Re: serial percpu_ref draining in exit_aio()

From: Jens Axboe
Date: Thu Mar 19 2015 - 16:26:07 EST


On 03/19/2015 11:34 AM, Tejun Heo wrote:
Hello,

So, Jens noticed that fio process exiting takes seconds when there are
multiple aio contexts and the culprit seems to be the serial
percpu_ref draining in exit_aio(). It's generally a bad idea to
expose RCU latencies to userland because they add up really quickly
and are unrelated to other performance parameters. Can you guys
please at least update the code so that it waits for all percpu_refs
to drain at the same time rather than one after another?

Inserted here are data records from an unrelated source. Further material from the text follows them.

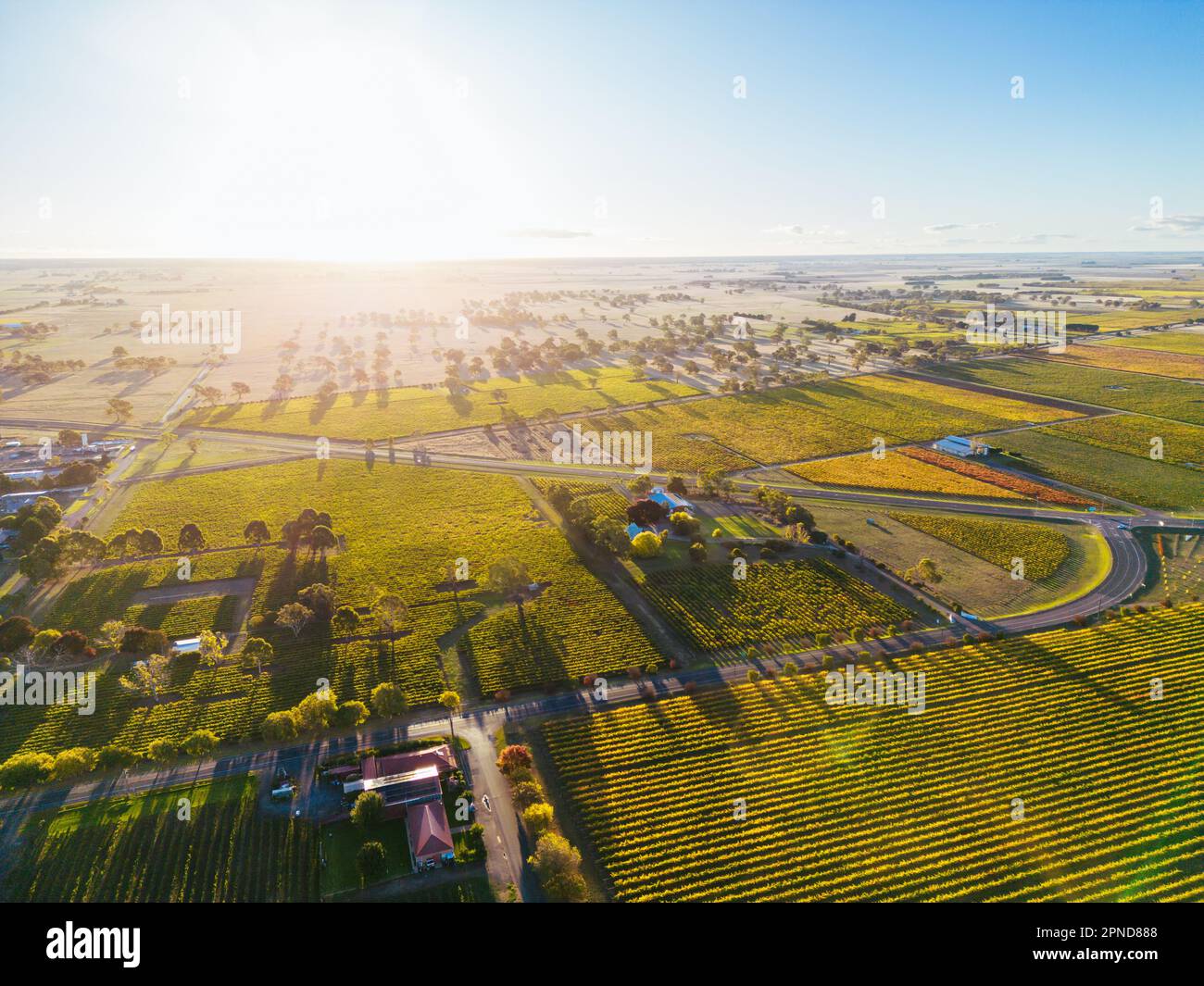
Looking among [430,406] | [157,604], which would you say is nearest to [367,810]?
[157,604]

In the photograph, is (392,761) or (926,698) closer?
(392,761)

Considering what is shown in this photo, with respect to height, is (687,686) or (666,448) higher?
(666,448)

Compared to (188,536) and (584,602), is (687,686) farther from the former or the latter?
(188,536)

That should
resolve the worst part of the problem.

This works for me. Before:

real 0m5.872s
user 0m0.020s
sys 0m0.040s

after

real 0m0.246s
user 0m0.020s
sys 0m0.040s

It solves the exit_aio() issue, but if the app calls io_destroy(), then we are back to square one...

--
Jens Axboe

diff --git a/fs/aio.c b/fs/aio.c
index f8e52a1854c1..73b0de46577b 100644
--- a/fs/aio.c
+++ b/fs/aio.c
@@ -805,18 +805,35 @@ EXPORT_SYMBOL(wait_on_sync_kiocb);
void exit_aio(struct mm_struct *mm)
{
struct kioctx_table *table = rcu_dereference_raw(mm->ioctx_table);
+ struct completion *comp = NULL;
int i;

if (!table)
return;

+ if (table->nr > 1) {
+ comp = kmalloc(table->nr * sizeof(struct completion),
+ GFP_KERNEL);
+ if (comp)
+ for (i = 0; i < table->nr; i++)
+ init_completion(&comp[i]);
+ }
+
for (i = 0; i < table->nr; ++i) {
struct kioctx *ctx = table->table[i];
struct completion requests_done =
COMPLETION_INITIALIZER_ONSTACK(requests_done);

- if (!ctx)
+ /*
+ * Complete it early, so the below wait_for_completion()
+ * doesn't expect a complete() from the RCU callback
+ */
+ if (!ctx) {
+ if (comp)
+ complete(&comp[i]);
continue;
+ }
+
/*
* We don't need to bother with munmap() here - exit_mmap(mm)
* is coming and it'll unmap everything. And we simply can't,
@@ -825,10 +842,20 @@ void exit_aio(struct mm_struct *mm)
* that it needs to unmap the area, just set it to 0.
*/
ctx->mmap_size = 0;
- kill_ioctx(mm, ctx, &requests_done);
+ if (comp)
+ kill_ioctx(mm, ctx, &comp[i]);
+ else {
+ kill_ioctx(mm, ctx, &requests_done);
+ wait_for_completion(&requests_done);
+ }
+ }

- /* Wait until all IO for the context are done. */
- wait_for_completion(&requests_done);
+ if (comp) {
+ for (i = 0; i < table->nr; i++) {
+ /* Wait until all IO for the context are done. */
+ wait_for_completion(&comp[i]);
+ }
+ kfree(comp);
}

RCU_INIT_POINTER(mm->ioctx_table, NULL);